> _DATA FOR PROCESSING_:
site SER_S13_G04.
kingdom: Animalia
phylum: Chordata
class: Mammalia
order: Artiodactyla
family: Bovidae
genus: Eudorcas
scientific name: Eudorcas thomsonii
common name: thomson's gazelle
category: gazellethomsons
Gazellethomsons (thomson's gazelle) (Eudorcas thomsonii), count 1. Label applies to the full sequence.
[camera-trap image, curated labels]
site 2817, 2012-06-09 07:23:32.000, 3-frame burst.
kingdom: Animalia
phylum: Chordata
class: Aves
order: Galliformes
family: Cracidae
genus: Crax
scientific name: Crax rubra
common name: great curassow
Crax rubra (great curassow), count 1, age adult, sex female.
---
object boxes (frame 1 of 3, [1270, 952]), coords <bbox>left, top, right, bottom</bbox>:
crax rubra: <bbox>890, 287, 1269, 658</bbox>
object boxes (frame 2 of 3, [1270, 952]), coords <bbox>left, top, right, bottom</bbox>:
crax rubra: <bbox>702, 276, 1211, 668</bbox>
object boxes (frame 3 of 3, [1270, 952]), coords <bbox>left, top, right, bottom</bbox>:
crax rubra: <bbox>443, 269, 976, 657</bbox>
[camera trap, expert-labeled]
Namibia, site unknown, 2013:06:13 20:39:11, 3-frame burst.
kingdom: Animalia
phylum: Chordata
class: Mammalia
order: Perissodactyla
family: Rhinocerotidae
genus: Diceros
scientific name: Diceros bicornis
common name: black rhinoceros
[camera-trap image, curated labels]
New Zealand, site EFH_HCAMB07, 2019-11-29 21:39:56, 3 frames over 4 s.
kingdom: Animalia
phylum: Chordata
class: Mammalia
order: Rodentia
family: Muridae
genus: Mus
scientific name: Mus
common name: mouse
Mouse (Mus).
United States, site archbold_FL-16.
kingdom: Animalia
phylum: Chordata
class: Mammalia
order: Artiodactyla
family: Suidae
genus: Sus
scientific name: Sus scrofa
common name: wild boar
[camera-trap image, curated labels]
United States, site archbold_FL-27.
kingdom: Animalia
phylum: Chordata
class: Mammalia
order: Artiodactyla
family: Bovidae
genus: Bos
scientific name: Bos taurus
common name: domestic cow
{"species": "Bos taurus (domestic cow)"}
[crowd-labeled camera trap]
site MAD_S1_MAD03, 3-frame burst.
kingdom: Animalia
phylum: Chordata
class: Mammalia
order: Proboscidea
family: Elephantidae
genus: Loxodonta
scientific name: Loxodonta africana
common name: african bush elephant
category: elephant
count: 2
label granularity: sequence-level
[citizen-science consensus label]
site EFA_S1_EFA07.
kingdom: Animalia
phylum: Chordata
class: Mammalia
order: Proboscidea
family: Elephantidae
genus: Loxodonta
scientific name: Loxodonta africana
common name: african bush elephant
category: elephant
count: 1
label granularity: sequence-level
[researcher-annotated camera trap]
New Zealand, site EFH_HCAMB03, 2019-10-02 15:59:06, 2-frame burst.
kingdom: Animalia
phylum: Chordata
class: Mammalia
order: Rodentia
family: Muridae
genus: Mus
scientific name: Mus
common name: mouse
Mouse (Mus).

> _WORK TO COMPLETE_:
Copy all lines of the material above where the string "scientific" occurs.

> _EXERCISE SOLUTION_:
scientific name: Eudorcas thomsonii
scientific name: Crax rubra
scientific name: Diceros bicornis
scientific name: Mus
scientific name: Sus scrofa
scientific name: Bos taurus
scientific name: Loxodonta africana
scientific name: Loxodonta africana
scientific name: Mus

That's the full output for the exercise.